The Argentine peso, which has been tagged the worst-performing currency in emerging markets, may soon be replaced by the dollar if Javier Milei, an Argentine economist running for president, wins in October. Milei said that to combat triple-digit inflation, the nation should formally adopt the dollar. Argentina’s central bank benchmark interest rate currently stands at 97%, and economists have pencilled in a recession for 2023, which would be the third in five years. Milei noted that “the peso melts like ice in the Sahara Desert,” referring to the currency’s rapid depreciation: it has lost half of its value against the dollar in the past year.

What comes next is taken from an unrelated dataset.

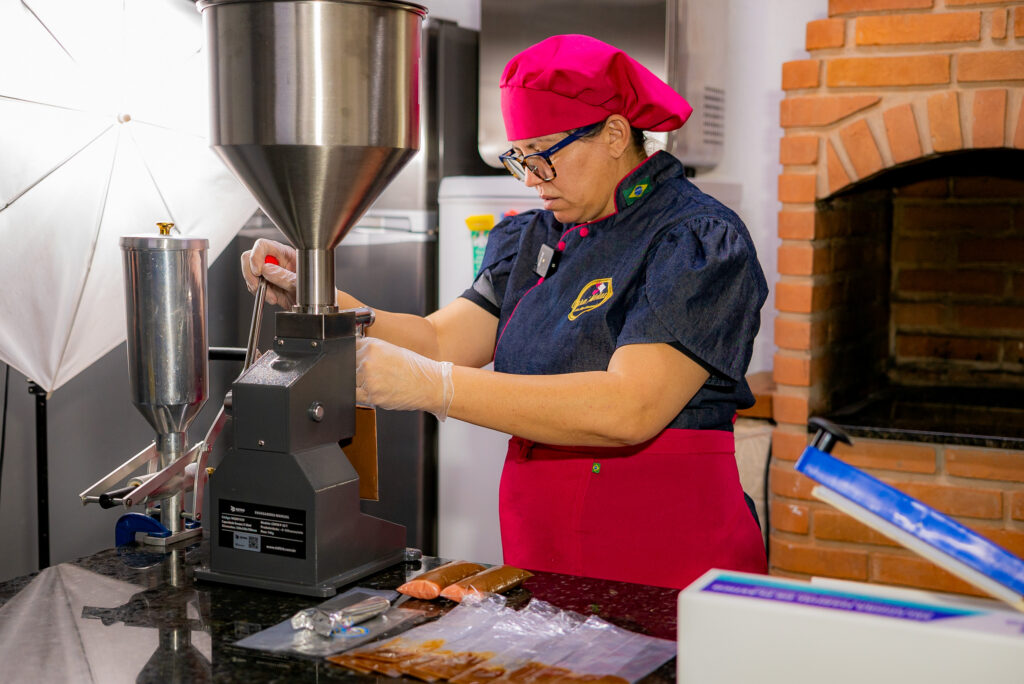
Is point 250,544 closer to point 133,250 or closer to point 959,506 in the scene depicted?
point 133,250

Should Milei win the presidency and bring his proposal to fruition, Argentina will become the largest economy to dollarize, with a GDP about five times that of Ecuador’s, the biggest among the seven sovereign nations that have embraced the greenback. However, many Argentines oppose the move. Two recent polls that each surveyed about 1,000 Argentines showed that more than 60% are against dollarization. Besides, economists suggest that the government should focus on reining in its chronic budget deficits that they claim are the root cause of peso weakness and inflation.
Several economists have come out against dollarization, stressing that it would cede control over monetary policy to the US Federal Reserve. Among the possible downsides is that a strong dollar would prompt Argentine demand for imports while making exports more expensive, potentially setting the stage for a balance of payments crisis. Beyond that, Argentines are wary of ceding control to the dollar due to the country’s past experiences. Argentina’s good fortune ran out in the late 1990s when the country’s grain exports sagged but bond issuance continued despite persistent budget deficits. President Eduardo Duhalde, in office for fewer than 15 days, severed the peso’s link to the dollar in early 2002, sending the currency into a free fall.
While Milei wants to blow up the central bank, many argue that what is needed is to rein in budget deficits. Others contend that dollarizing is making the country wear a straitjacket instead of prescribing it a better diet. Ocampo, who authored a text on dollarization that sold out in Buenos Aires, insists that “for better or worse, Argentina will dollarize” but recognises that despite his best attempts to make his plan accessible, the mechanics are difficult for a general audience to grasp.
Despite the electoral outcome, analysts suggest that dollarization could mean an important change for emerging market investors, so they should look at the issues underlying the currency’s volatility to manage potential risks.